**TASK OBJECTIVE:** Reproduce word for word the lines of the material from the line containing "Is (10,12) further" through the last line of the material.

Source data
---

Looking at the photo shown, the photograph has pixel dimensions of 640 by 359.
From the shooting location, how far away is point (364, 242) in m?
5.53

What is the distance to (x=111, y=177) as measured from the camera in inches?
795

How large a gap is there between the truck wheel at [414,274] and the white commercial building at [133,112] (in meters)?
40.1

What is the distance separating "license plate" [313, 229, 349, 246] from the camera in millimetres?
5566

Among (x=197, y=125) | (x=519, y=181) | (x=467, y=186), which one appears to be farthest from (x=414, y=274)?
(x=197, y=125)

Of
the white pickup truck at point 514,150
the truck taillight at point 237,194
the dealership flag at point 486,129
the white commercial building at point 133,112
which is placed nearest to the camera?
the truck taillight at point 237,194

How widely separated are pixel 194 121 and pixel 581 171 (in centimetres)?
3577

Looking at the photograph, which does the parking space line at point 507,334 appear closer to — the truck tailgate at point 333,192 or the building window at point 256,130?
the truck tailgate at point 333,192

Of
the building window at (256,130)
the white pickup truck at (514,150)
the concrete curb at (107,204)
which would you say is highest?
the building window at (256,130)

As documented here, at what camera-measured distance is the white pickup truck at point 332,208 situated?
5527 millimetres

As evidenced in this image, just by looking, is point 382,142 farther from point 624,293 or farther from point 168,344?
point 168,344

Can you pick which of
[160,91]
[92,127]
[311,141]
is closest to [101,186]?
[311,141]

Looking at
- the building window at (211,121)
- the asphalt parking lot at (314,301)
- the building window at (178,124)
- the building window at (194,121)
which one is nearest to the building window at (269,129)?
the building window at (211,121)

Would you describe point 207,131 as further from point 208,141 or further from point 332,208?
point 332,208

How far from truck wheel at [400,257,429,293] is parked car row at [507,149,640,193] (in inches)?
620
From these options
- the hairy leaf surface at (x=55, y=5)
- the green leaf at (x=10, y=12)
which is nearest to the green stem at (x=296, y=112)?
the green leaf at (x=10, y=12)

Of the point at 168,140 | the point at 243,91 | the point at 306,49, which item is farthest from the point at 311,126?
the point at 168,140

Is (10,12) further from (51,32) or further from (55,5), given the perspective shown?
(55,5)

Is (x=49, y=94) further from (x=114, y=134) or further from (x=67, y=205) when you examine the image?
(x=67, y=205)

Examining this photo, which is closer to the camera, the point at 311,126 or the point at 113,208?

---

**EXPECTED ANSWER:**
Is (10,12) further from (51,32) or further from (55,5), given the perspective shown?
(55,5)

Is (x=49, y=94) further from (x=114, y=134) or further from (x=67, y=205) when you examine the image?
(x=67, y=205)

Examining this photo, which is closer to the camera, the point at 311,126 or the point at 113,208?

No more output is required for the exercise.